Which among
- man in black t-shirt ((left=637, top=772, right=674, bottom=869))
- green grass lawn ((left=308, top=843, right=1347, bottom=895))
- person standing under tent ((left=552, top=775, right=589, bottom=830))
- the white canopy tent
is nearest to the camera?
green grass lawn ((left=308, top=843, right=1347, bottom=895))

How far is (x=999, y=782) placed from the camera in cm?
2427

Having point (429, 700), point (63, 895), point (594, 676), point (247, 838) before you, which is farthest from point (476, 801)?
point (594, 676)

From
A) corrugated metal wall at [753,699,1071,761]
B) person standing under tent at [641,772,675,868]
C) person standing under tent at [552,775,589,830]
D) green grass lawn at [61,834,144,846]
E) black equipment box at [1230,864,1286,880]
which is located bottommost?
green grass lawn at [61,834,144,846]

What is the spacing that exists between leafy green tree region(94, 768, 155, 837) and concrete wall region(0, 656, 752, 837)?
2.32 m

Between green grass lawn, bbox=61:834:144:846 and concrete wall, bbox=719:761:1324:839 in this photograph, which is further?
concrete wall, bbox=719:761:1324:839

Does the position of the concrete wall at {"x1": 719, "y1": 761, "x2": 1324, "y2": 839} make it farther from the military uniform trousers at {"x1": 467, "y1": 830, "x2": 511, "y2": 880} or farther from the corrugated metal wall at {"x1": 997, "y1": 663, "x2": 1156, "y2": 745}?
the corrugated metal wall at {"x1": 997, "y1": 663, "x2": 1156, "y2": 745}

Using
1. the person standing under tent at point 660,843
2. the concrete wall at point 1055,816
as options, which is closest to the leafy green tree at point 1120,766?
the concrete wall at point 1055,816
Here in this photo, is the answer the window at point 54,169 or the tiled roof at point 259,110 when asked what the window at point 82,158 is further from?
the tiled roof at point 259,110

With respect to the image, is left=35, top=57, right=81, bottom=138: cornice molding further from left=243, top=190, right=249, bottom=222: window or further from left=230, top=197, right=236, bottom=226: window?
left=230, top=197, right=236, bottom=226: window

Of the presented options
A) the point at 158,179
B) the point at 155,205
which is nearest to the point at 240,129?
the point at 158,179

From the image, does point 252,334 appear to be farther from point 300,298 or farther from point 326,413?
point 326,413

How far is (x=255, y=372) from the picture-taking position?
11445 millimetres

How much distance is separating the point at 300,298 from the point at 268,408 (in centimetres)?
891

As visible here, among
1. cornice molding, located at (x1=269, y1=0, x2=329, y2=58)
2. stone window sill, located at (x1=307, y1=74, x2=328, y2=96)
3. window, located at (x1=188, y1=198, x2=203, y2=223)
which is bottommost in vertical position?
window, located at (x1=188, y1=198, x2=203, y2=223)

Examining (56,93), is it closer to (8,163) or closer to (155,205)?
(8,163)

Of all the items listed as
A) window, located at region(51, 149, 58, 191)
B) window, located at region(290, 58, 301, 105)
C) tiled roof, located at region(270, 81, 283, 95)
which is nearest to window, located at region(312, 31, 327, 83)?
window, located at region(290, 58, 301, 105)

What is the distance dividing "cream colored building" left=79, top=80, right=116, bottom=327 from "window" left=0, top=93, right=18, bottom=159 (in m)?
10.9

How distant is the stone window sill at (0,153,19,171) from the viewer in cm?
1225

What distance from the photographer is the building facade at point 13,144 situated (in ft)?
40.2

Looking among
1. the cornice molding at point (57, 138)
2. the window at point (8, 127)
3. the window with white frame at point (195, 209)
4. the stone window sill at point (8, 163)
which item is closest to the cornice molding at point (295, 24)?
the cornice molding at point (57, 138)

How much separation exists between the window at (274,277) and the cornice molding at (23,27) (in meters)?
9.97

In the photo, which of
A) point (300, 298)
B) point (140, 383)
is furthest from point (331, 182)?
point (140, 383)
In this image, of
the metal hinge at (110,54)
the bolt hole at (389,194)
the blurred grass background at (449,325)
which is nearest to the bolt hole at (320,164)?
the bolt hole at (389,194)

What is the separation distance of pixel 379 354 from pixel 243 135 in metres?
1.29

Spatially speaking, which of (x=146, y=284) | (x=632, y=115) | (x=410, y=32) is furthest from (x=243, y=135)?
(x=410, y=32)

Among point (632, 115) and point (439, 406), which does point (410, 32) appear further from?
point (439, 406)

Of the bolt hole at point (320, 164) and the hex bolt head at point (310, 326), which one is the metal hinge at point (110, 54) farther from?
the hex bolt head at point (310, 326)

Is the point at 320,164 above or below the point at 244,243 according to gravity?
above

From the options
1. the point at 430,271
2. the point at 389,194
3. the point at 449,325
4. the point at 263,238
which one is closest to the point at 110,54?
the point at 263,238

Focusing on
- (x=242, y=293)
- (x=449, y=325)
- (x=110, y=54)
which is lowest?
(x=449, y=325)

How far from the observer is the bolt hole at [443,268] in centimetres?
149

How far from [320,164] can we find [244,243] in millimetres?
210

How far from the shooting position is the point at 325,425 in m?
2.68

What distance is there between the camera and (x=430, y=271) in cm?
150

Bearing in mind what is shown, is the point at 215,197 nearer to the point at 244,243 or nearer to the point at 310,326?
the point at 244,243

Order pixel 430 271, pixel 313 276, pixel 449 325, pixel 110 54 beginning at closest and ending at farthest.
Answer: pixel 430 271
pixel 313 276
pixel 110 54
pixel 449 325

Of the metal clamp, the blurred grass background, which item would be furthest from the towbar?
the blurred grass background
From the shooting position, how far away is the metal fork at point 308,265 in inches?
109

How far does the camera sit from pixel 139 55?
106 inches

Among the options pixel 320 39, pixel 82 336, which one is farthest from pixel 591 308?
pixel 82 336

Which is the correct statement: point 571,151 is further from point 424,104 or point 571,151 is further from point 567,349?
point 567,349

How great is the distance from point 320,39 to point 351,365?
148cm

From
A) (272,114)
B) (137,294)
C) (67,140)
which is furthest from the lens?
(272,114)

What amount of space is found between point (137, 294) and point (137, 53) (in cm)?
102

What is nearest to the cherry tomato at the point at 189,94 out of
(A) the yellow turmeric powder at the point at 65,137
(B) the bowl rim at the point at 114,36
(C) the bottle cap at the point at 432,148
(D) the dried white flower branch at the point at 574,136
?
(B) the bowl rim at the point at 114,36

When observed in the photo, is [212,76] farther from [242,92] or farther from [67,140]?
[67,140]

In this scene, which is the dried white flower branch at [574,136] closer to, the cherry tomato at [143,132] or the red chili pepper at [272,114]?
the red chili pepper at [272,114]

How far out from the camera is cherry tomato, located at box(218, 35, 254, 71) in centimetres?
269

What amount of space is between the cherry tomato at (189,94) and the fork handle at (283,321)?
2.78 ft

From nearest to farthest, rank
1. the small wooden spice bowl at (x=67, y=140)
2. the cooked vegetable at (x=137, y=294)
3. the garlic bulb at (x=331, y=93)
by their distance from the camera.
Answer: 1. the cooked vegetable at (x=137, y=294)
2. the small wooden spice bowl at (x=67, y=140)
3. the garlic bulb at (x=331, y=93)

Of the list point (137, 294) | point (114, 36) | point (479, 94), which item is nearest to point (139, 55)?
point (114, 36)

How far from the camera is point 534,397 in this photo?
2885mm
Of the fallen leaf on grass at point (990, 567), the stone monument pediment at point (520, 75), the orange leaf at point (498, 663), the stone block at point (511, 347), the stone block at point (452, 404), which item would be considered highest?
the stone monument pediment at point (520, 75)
-- -- --
Starting at the line that contains "How far from the camera" and continuing through the last of the entries, put each entry into a two-column CSV with the headers text and answer, one row per entry. Enclose every field in quotation marks, and turn any line breaks into spaces.

text,answer
"How far from the camera is point 534,397 in this photo?","2885mm"
"Of the fallen leaf on grass at point (990, 567), the stone monument pediment at point (520, 75), the orange leaf at point (498, 663), the stone block at point (511, 347), the stone block at point (452, 404), which item would be considered highest?","the stone monument pediment at point (520, 75)"